5 Aralık 2012 Çarşamba

MEVLANA VE DAM

Mevlana Hazretleri gençliğinin ilk çağında Halep şehrinde yüksek kadir ve kıymet sahibi, eşi benzeri olmayan Kemaleddin b. Adim’in yanında birkaç medresede öğretmek ve öğrenmekle meşguldü.

Yine bir gün Şam’da Mukaddemiye medresesinin damında sırlar ilmini tekrarlıyordu.

Dolaşırken damın şerefesi kenarından bir iki okun gidebileceği mesafe kadar gökyüzünde yürüyüp tekrar gerisin geri gelirdi.

Bunun üzerine ilim taliplerinin hepsi halis mürit olmuşlardı.
Onlar, onun bu hallerini daima müşahede (gözle görmek) ediyorlardı.

                                   *
Ihvan-us safa (Temiz kardeşler), şöyle hikâye ettiler ki:
Mevlana Hazretleri medresenin (Konya’da) damında dolaşıyordu.

Zaman-zaman iki okun gidebileceği mesafe kadar gökyüzünde yükselip gidiyor ve tekrar medresesinin damına geliyordu.

Bir gün öyle kayboldu ki, tam yirmi gün sonra onu meram mescidinde gördüler.

Arkadaşlar toplanıp bir hafta sema’da bulundular.

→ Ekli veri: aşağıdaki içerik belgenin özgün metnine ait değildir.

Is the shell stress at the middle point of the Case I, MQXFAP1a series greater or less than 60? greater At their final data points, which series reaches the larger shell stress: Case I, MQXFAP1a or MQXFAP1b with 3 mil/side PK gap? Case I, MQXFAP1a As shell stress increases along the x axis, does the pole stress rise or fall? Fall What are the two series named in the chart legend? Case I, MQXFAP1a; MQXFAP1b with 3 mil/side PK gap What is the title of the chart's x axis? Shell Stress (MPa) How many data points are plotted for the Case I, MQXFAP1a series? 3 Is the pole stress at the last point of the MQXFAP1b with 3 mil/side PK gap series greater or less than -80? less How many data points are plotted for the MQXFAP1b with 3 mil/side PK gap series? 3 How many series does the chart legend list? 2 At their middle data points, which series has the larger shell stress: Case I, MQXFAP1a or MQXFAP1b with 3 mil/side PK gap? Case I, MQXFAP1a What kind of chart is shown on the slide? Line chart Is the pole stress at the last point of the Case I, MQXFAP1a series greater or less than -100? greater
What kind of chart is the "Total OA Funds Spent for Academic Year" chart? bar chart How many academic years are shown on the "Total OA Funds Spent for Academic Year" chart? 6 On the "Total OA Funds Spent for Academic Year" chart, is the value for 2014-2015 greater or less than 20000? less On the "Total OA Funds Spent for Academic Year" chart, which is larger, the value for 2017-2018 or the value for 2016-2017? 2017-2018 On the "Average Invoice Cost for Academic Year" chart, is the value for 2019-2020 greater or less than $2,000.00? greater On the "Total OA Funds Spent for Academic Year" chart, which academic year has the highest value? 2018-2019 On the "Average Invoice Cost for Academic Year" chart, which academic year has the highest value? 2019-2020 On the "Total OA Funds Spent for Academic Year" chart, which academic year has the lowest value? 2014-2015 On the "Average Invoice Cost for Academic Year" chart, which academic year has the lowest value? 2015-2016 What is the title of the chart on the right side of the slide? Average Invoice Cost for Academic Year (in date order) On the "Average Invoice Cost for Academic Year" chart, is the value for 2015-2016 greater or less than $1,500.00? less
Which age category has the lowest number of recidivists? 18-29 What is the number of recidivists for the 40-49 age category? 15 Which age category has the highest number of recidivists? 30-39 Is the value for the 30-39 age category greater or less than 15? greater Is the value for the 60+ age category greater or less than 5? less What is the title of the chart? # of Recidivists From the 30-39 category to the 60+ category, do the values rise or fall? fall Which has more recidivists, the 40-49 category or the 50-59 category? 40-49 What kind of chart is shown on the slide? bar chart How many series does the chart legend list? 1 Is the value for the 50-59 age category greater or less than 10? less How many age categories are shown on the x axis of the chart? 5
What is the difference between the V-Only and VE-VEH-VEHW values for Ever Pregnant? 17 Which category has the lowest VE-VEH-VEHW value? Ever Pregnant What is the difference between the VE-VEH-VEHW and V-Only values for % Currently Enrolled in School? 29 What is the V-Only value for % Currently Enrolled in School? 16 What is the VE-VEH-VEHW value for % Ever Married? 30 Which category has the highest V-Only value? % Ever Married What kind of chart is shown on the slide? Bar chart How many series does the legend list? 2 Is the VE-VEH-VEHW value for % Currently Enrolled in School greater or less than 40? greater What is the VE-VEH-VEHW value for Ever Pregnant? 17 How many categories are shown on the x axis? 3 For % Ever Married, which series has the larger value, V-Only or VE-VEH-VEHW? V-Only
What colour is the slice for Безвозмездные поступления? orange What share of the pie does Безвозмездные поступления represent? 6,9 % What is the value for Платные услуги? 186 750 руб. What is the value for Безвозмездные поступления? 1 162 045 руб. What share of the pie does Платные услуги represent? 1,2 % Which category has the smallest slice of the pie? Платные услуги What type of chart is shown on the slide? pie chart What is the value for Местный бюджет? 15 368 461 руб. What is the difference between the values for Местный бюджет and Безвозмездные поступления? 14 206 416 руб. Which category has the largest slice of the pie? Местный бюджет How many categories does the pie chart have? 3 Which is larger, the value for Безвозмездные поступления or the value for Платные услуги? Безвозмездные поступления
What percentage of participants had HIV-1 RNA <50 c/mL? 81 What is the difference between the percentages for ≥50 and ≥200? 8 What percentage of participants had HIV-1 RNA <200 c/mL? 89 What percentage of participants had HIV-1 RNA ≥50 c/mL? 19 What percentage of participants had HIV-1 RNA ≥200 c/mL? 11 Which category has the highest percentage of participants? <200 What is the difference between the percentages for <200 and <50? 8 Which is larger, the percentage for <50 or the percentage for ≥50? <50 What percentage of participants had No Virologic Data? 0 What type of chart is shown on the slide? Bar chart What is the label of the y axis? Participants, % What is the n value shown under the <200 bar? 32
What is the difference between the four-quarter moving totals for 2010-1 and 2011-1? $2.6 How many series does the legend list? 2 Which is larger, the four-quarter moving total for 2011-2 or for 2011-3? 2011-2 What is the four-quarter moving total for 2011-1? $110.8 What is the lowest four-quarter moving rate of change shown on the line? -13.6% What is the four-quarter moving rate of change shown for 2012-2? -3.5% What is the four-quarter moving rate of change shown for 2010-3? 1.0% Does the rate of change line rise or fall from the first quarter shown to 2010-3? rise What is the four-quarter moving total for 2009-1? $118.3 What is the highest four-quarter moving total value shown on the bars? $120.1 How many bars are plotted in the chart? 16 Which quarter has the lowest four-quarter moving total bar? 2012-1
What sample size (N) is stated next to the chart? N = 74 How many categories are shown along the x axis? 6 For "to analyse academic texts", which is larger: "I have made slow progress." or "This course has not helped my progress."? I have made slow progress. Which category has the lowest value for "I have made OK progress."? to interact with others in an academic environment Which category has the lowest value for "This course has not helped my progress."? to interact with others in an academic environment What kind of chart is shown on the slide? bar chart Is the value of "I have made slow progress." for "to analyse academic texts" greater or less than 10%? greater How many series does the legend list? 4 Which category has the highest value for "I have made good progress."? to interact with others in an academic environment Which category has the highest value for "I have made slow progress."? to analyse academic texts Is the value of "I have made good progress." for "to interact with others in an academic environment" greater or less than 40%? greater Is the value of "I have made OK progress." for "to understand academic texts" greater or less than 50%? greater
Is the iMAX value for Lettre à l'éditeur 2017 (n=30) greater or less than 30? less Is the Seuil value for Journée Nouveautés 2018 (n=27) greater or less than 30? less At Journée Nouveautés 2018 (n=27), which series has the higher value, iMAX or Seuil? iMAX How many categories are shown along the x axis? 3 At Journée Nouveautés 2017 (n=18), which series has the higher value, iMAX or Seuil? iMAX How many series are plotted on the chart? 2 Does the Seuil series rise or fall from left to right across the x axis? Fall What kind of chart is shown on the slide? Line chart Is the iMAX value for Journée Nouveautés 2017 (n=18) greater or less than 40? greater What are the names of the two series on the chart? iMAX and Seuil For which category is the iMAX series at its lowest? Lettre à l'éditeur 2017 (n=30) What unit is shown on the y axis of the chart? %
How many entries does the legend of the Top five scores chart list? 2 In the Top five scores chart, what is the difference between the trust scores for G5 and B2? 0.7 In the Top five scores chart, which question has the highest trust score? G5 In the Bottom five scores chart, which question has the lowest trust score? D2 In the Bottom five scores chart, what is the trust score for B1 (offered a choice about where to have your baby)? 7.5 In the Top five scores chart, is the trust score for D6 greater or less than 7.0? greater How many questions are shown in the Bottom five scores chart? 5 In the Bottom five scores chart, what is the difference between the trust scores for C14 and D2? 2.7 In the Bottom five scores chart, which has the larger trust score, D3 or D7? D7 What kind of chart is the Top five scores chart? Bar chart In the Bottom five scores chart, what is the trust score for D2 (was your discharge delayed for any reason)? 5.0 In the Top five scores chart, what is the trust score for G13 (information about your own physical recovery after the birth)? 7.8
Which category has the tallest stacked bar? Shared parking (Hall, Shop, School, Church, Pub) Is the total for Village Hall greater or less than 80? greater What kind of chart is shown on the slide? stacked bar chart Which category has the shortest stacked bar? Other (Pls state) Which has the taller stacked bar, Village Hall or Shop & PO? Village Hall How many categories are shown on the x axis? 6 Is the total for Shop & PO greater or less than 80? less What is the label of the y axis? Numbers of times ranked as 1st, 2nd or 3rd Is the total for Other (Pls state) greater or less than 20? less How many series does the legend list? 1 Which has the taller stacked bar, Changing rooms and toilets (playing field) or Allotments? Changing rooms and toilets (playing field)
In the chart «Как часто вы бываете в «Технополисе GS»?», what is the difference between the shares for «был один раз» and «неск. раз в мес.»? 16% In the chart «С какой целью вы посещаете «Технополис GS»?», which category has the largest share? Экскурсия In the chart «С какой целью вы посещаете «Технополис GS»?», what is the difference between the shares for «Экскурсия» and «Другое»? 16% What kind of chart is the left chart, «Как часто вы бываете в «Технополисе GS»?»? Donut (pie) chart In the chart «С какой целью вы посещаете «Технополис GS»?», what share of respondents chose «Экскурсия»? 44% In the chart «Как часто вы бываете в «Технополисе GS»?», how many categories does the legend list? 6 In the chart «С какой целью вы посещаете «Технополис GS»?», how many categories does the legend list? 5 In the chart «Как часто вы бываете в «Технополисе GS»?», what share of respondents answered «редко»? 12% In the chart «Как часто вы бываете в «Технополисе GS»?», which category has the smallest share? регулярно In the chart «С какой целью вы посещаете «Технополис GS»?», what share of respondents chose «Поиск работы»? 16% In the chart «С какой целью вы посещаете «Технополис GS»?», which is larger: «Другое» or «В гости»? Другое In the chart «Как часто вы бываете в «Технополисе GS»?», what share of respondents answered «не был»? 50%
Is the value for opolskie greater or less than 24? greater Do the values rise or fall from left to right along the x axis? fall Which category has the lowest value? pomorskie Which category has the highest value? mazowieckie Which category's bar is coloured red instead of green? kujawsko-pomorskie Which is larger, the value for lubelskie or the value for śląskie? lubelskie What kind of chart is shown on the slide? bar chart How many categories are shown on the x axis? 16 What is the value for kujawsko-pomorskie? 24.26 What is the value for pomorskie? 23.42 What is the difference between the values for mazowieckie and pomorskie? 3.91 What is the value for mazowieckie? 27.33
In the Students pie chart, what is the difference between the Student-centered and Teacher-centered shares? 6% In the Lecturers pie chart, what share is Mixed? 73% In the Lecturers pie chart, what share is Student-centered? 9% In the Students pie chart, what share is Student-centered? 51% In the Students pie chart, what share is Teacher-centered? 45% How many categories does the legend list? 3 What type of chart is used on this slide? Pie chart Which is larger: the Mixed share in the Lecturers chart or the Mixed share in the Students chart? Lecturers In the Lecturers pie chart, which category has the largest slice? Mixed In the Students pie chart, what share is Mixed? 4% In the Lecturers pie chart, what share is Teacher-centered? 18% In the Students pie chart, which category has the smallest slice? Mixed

                                          *
Ahrarın (hür insanların) ulularından nakledilmiştir.

Halis müritlerinden olan aziz dost Emir Gürci bir iş için Şam’a gitmeye karar vermişti.

Mevlana’nın yanına geldi, ondan yardım ve medet dileyip hareket etti.

Şam’a girdiği vakit Mevlana’nın bir köşkün üzerinde durduğunu ve mübarek elleriyle de işaret ettiğini gördü.

Derhal bir nara atıp kendinden geçti.
Kendine gelince hiçbir şey görmedi.

İşlerini tamamlayıp Konya’ya geldiği vakit, Mevlana’yı ziyaretle müşerref oldu ve gördüklerini tekrar etmek istedi.

Mevlana “ Tanrı erleri okyanusun balıkları gibidirler,
İstedikleri yerden başkalarını dışarı çıkarabilirler” buyurdu.

Emir Gürcü baş koydu ve temessül keyfiyetini (Ruhun istenilen yere gidip aynı vücutta görünmesi) arkadaşlara anlattı.

                                        ***
ARİFLERİN MENKIBELERİ, Şark İslam Klasikleri 29,
Ahmet Eflaki, M.E B. YAYINLARI 489

                                         ***
Neler öğrendik:

Ruh nereye giderse bedenin de oraya gittiğini öğrendik.

Mevlana Hazretlerinin zaman ve mekân dürülmesi sırrını bildiğini ve uyguladığını öğrendik.

İnanmakta, kalbi bağlamada güçlük çekenlerin bu olağan üstü davranışı gözüyle görerek inancını sağlamlaştırdığını öğrendik.

Aslında Hazreti Mevlana’nın her sözü bu damdan yükselişinden, bir yerden bir yere gidişinden daha inandırıcı ve gönül bağlayıcıdır.

Her anlatımında bizlere sırlar bahşetmekte ve ölümsüz olmayı bize öğretmektedir.

Hazreti Mevlana’nın hali öyle ve Tanrı tarafından kuvvetlendirilmiş.

Bizim halimize gelince; onun işaretlerine dikkat ederek azami yararlanacağız.

Gidebildiğimiz kadar da izlerini takip ederek gideceğiz.
Hazreti Mevlana’nın Peygamberimizin izinden gittiğinden bizim yolumuzda aynı yol.